Your definition was not complete so I added the following definitions:
New selected root does not have to be direct child of the current root (i.e. you can go in your example directly from state 1 to state 3).
If the new selected root had both left and right children, one of them is assigned to its previous parent.
What I did is to first transform it to a structured json and do the manipulation there. I used lodash to make code cleaner.
Note that my code has functions to convert from your format to json and back.
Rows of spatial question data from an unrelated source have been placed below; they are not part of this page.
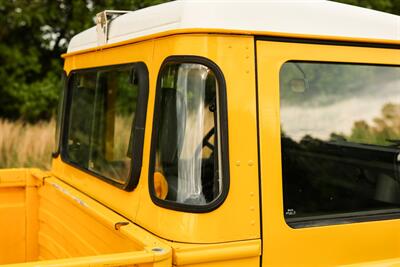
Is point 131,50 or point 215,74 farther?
point 131,50

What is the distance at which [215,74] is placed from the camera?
197cm

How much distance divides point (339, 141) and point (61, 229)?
1.61m

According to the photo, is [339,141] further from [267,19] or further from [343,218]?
[267,19]

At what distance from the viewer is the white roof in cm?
198

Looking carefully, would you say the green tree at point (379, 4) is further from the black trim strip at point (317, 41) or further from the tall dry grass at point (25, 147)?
the black trim strip at point (317, 41)

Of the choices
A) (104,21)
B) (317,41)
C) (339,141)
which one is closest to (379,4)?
(339,141)

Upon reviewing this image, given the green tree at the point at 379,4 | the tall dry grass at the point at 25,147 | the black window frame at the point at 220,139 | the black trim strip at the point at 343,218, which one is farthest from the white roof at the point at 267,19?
the green tree at the point at 379,4

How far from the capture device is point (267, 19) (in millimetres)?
2049

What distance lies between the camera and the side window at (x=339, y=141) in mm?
2227

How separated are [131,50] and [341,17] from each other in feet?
3.03

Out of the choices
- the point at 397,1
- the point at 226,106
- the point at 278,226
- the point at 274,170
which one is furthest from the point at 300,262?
the point at 397,1

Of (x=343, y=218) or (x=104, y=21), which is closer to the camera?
(x=343, y=218)

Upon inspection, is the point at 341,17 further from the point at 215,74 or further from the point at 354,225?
the point at 354,225

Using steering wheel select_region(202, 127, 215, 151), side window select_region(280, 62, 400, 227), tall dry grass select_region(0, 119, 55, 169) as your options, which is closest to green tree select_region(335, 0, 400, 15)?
tall dry grass select_region(0, 119, 55, 169)
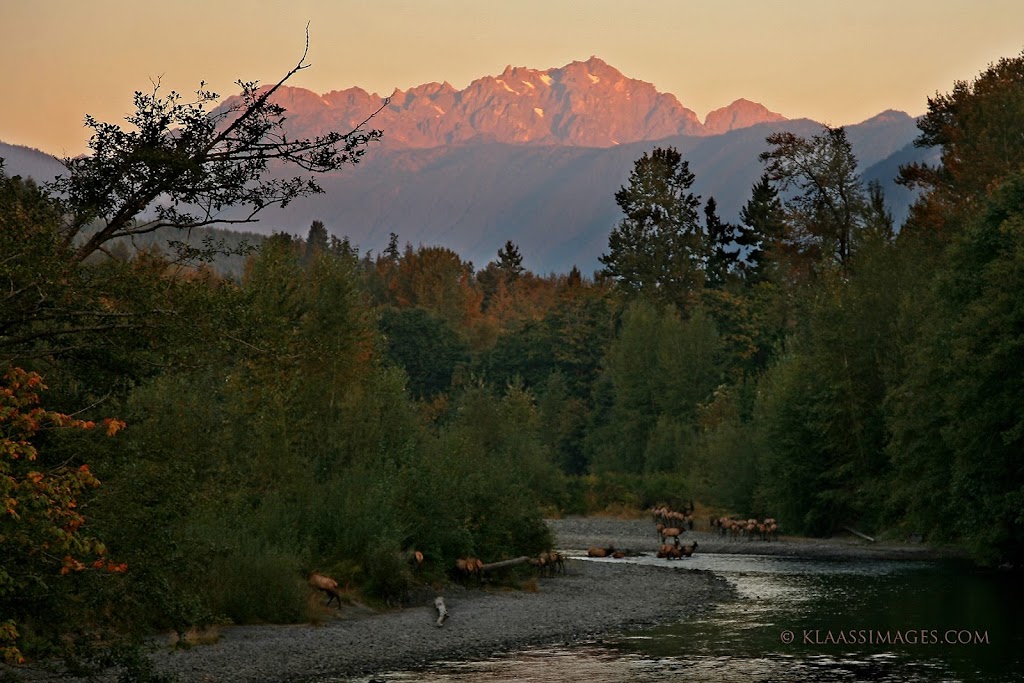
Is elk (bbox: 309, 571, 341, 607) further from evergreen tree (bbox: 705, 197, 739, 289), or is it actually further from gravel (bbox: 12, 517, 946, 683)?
evergreen tree (bbox: 705, 197, 739, 289)

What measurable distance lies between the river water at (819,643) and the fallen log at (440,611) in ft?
11.6

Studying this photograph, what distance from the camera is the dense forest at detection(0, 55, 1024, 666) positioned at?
646 inches

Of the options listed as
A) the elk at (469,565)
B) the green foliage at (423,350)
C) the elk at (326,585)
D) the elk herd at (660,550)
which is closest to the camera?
the elk at (326,585)

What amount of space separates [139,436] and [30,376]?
4561 millimetres

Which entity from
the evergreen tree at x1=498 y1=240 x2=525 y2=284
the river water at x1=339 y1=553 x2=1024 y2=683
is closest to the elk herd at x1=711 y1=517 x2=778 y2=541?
the river water at x1=339 y1=553 x2=1024 y2=683

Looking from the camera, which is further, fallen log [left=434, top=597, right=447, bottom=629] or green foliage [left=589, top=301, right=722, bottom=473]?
Result: green foliage [left=589, top=301, right=722, bottom=473]

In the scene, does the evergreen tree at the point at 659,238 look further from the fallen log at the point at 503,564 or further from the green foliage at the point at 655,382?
the fallen log at the point at 503,564

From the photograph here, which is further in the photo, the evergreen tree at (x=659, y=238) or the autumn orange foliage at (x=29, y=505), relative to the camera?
the evergreen tree at (x=659, y=238)

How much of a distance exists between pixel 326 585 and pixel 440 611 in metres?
3.01

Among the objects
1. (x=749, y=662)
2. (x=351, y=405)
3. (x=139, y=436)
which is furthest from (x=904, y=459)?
(x=139, y=436)

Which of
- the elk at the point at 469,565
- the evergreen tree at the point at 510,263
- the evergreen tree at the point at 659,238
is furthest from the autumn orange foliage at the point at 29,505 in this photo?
the evergreen tree at the point at 510,263

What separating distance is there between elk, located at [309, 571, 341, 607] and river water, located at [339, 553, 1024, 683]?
20.7 ft

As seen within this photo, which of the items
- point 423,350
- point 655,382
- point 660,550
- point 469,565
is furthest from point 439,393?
point 469,565

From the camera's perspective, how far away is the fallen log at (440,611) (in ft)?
96.9
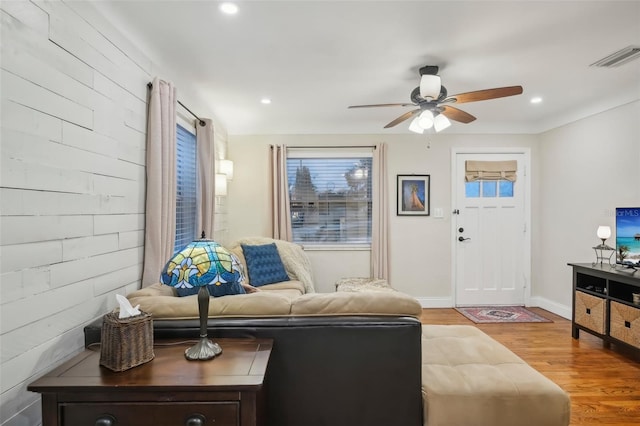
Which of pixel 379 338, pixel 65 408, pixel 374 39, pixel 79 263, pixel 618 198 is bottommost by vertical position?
pixel 65 408

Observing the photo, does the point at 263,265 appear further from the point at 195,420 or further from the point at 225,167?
the point at 195,420

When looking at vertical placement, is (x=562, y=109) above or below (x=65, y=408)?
above

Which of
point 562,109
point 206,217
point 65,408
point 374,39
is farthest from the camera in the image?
point 562,109

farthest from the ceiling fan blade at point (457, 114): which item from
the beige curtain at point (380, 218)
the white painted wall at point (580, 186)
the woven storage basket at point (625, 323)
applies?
the woven storage basket at point (625, 323)

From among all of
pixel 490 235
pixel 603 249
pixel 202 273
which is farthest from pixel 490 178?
pixel 202 273

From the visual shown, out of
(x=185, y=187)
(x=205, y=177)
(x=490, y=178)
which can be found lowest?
(x=185, y=187)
When you look at the code, make sure you open the console, also, you have a few samples of more complex 'trees' commented out, you can try them as well.
// var tree = [1, [2, [4], [5]], [3]];
var tree = [1, [2, [4]],
[3]
];
// var tree = [1, [2, [4, [5, [6,[7]]]]], [3]];
var zipTree = _.partial(_.zipObject, ['root', 'left', 'right']);
var toTree = _.flow(zipTree, _.partial(_.pick, _, _.identity));
function toTreeRecurse(data) {
var result = toTree(data);
if (_.isArray(result.left)) {
result.left = toTreeRecurse(result.left);
}
if (_.isArray(result.right)) {
result.right = toTreeRecurse(result.right);
}
return (result);
}
function toArrayRecurse(tree) {
var result = [tree.root];
if (tree.left) {
result.push(toArrayRecurse(tree.left));
}
if (tree.right) {
result.push(toArrayRecurse(tree.right));
}
return (result);
}
function findValueParent(tree, value) {
if (!tree) {
return (null);
}
var result;
if (_.get(tree, 'left.root') === value) {
return (tree);
} else if (_.get(tree, 'right.root') === value) {
return (tree);
} else if (result = findValueParent(tree.left, value)) {
return (result);
} else if (result = findValueParent(tree.right, value)) {
return (result);
} else {
return (null);
}
}
function setRoot(tree, value) {
var rootParent = findValueParent(tree, value);
var newRoot;
if (rootParent) {
var fromSide, toSide;
if (findValueParent(tree.left, value) || (_.get(tree, 'left.root') === value)) {
fromSide = 'left';
toSide = 'right';
} else if (findValueParent(tree.right, value) || (_.get(tree, 'right.root') === value)) {
fromSide = 'right';
toSide = 'left';
}
newRoot = _.get(rootParent, fromSide);
if (_.get(newRoot, toSide)) {
_.set(rootParent, fromSide, _.get(newRoot, toSide));
} else {
delete rootParent[fromSide];
}
_.set(newRoot, toSide, tree);
return (newRoot);
} else {
console.log('value does not exist');
return (null);
}
}
console.log('original: ', JSON.stringify(tree));
console.log('original as json tree: ', JSON.stringify(toTreeRecurse(tree)));
console.log('setting root to 2: ', JSON.stringify(toArrayRecurse(setRoot(toTreeRecurse(tree), 2))));
console.log('setting root to 4: ', JSON.stringify(toArrayRecurse(setRoot(toTreeRecurse(tree), 4))));
<script src="https://cdnjs.cloudflare.com/ajax/libs/lodash.js/3.10.1/lodash.min.js"></script>
<div>Demo, make sure you open the devtools to see the console print</div>
I don't believe there is a way to do this exclusively with arrays. Linked lists are definetly better suited for your issue.
So if you can only accept arrays as an input, you could do the following:
Convert your input array into a linked list.
Use the replaceRootNode function you provided to replace the node.
Convert linked list back to array.
Here is a code example I made to convert the array:
var arr = [2, [1, [3]], [4]];
var tree = {
root: null
};
arrayToList(arr, tree);
console.log(tree);
function arrayToList(array, tree){
var node = {
data: array[0],
left: null,
right: null
};
if (tree.root == null) {
tree.root = node;
}
if(array[1] instanceof Array) {
node.left = arrayToList(array[1], tree);
} else {
node.left = array[1];
}
if(array[2] instanceof Array) {
node.right = arrayToList(array[2], tree);
} else {
node.right = array[2];
}
return node;
}
Fiddle (output in console).
I'm using a Postorder traversing of the tree, which is Left > Right > Root. So it will output your trees mirrored compared to your examples above.
If you prefer to visit the right node first, you can do this simple edit: Fiddle. Though you typically always visit Left before Right.
Anyway, then you can replace your root node with your function (haven't tried it).
Then, you can do a similar function to convert the Re-arranged tree back into an array.